DOCUMENT EXCERPT START
🚀 [2025/09/25] Recent Updates Summary for ROLL Project


llo everyone!  
Thank you for your interest in ROLL.
We continue to iterate and improve the ROLL project. Below is a summary of recent updates, categorized for your reference.

Highlights:
- ROLL aligned with the GEM environment definition and adds out-of-the-box, extensible [Agentic Tool Use training](https://github.com/alibaba/ROLL/blob/main/docs_roll/docs/English/UserGuide/agentic/Tool_Use.md).
- Support for [Qwen3-Next model training](https://github.com/alibaba/ROLL/blob/main/examples/qwen3-next-80BA3B-rlvr_megatron/rlvr_config.yaml).
- vLLM dynamic FP8 rollout support and remove_padding to improve training efficiency.
- Support for [SFT (Supervised Fine-Tuning) pipeline](https://github.com/alibaba/ROLL/blob/main/examples/qwen2.5-7B-sft_megatron/sft_config.yaml).
DOCUMENT EXCERPT END
INFORMATION SUPPLIED START
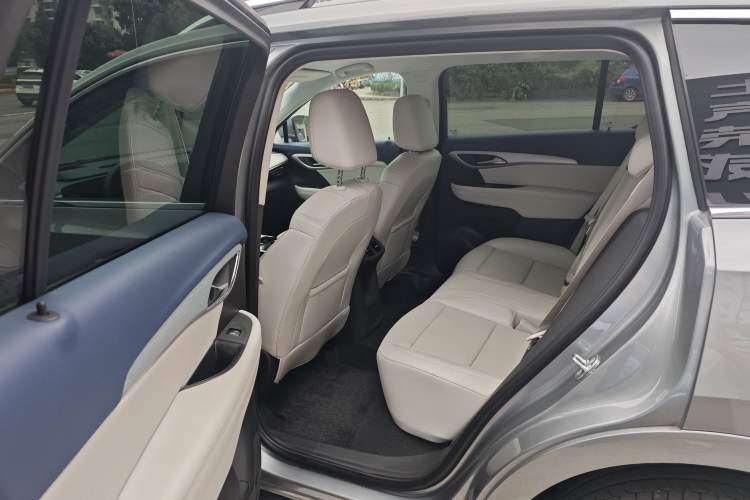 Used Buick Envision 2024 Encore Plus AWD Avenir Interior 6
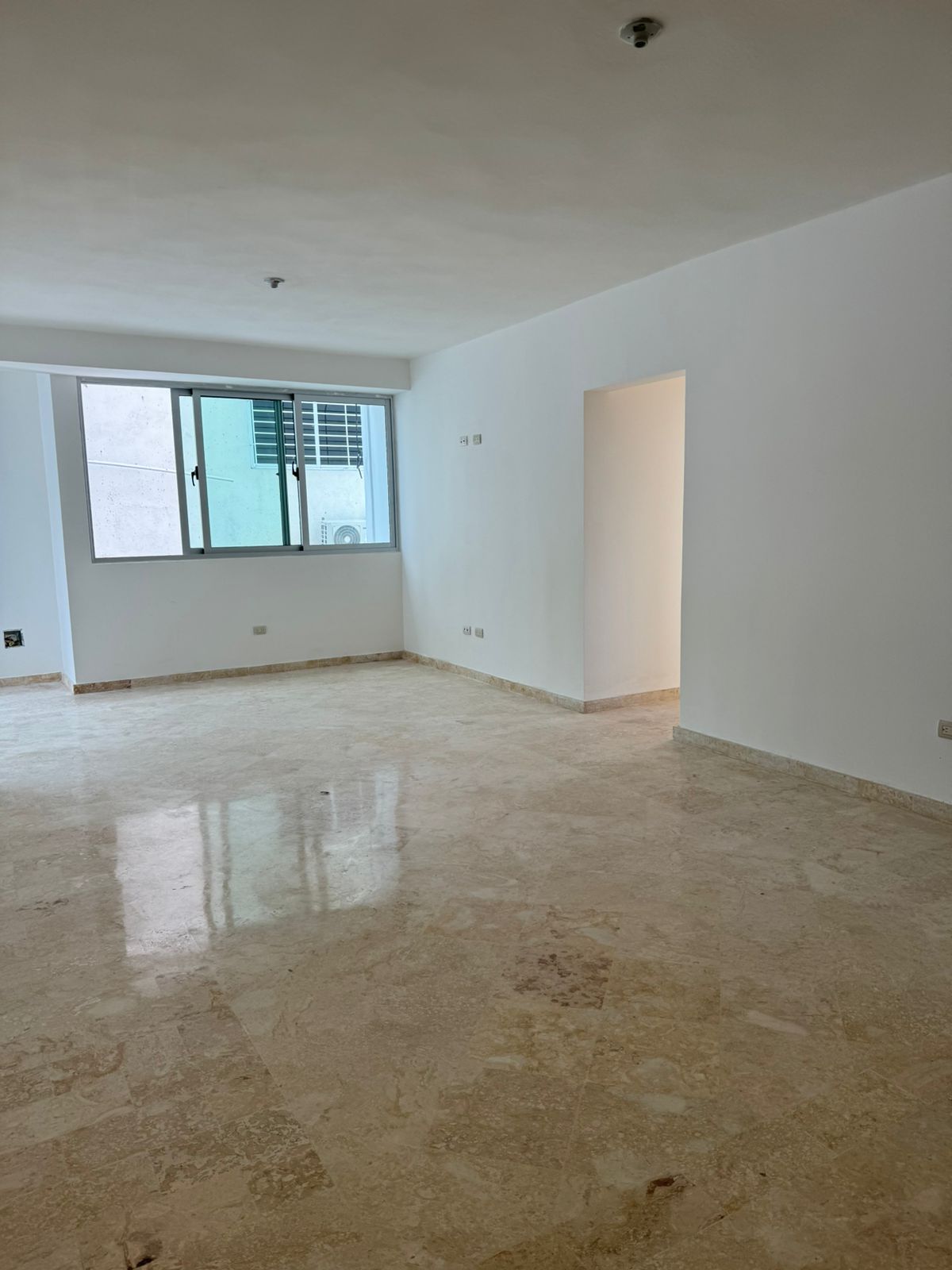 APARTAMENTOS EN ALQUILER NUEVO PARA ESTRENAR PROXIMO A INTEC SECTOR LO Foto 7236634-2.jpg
INFORMATION SUPPLIED END
INFORMATION SUPPLIED START
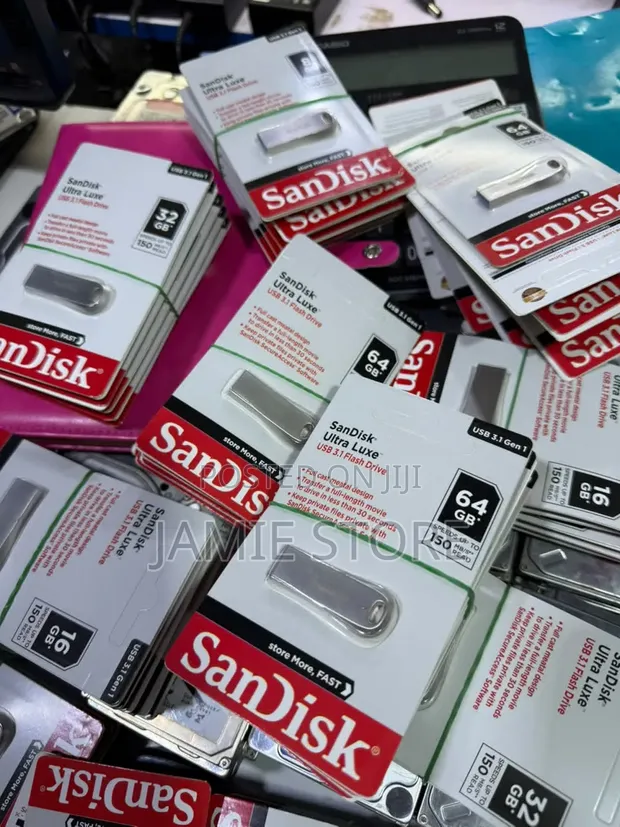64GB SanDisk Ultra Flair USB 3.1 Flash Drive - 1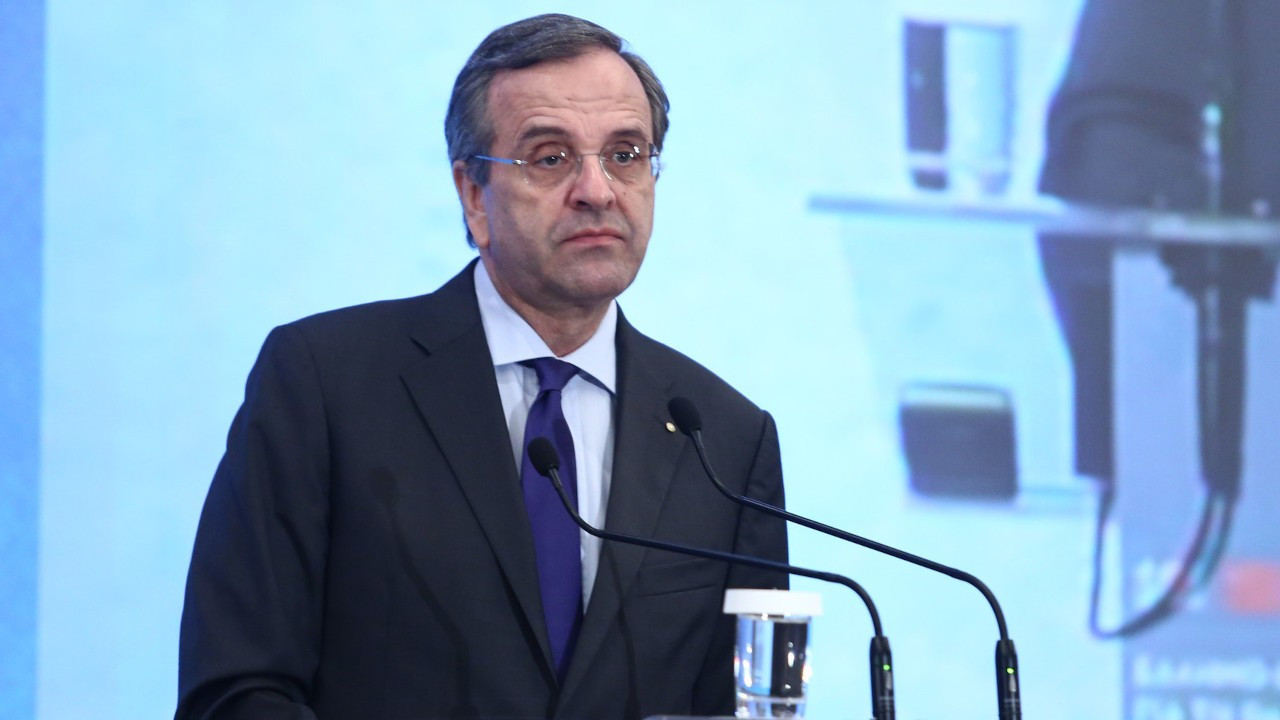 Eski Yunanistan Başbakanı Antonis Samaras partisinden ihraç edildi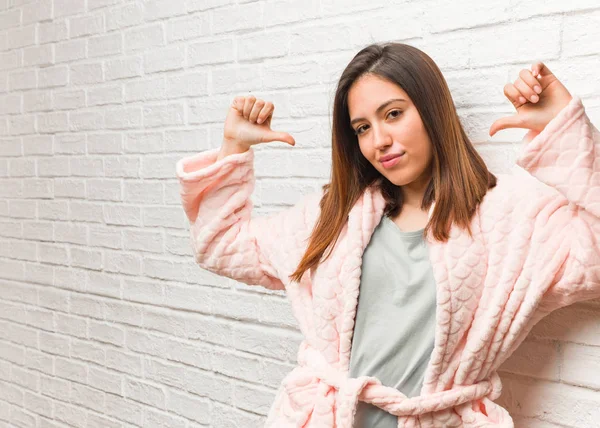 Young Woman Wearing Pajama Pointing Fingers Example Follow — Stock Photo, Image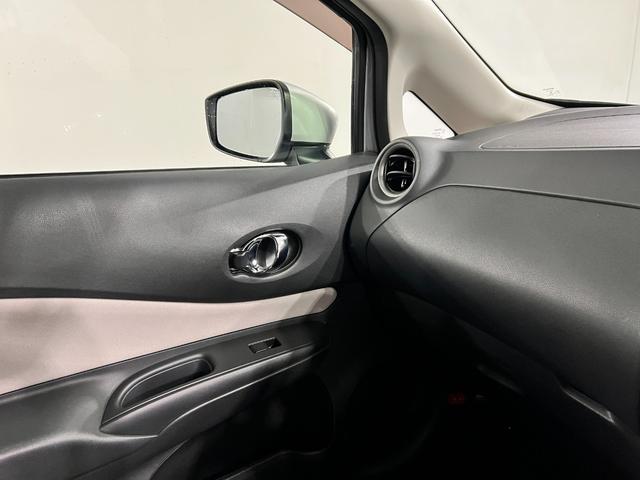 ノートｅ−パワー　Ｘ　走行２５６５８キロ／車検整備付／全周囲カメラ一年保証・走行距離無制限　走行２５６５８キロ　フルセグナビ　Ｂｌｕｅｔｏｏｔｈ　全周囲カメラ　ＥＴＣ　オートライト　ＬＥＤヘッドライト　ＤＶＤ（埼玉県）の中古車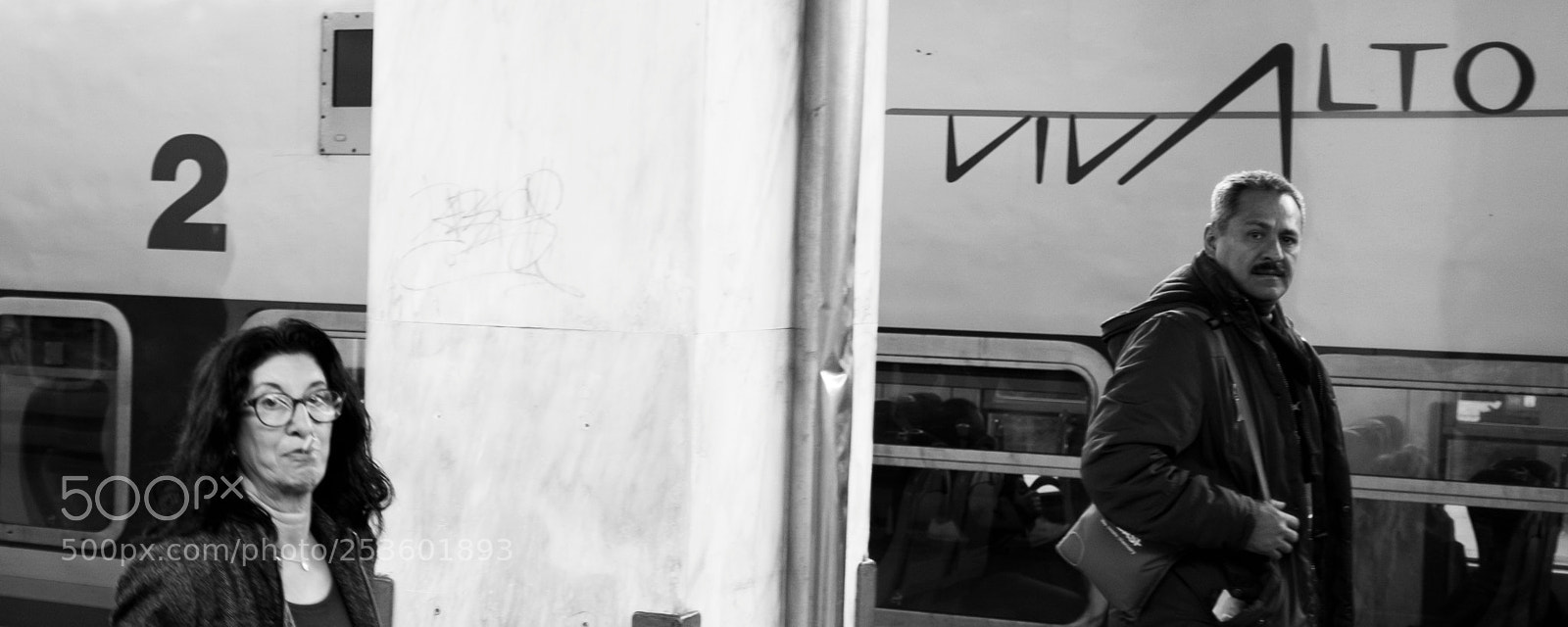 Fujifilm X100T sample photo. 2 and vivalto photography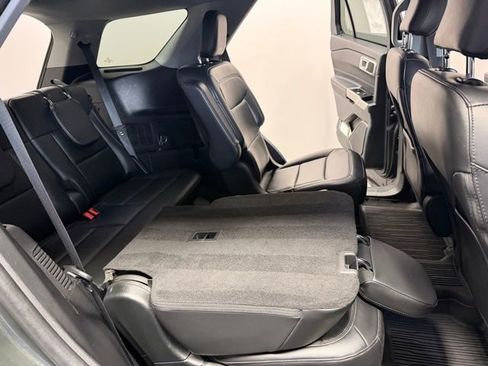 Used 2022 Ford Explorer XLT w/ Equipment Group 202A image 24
INFORMATION SUPPLIED END
WHAT YOU WILL DO —
- 1) Please shorten the list that starts "ROLL aligned with the GEM environment definition" in the ROLL update summary, and keep the main point of every item.
- 2) In the ROLL update summary, which two additions are meant to improve training efficiency?

PER-TASK OUTPUTS —
- 1)
- Extensible, ready-to-use Agentic Tool Use training aligned with the GEM environment definition
- Qwen3-Next model training
- vLLM dynamic FP8 rollout and remove_padding for better training efficiency
- An SFT (Supervised Fine-Tuning) pipeline

- 2) vLLM dynamic FP8 rollout support and remove_padding.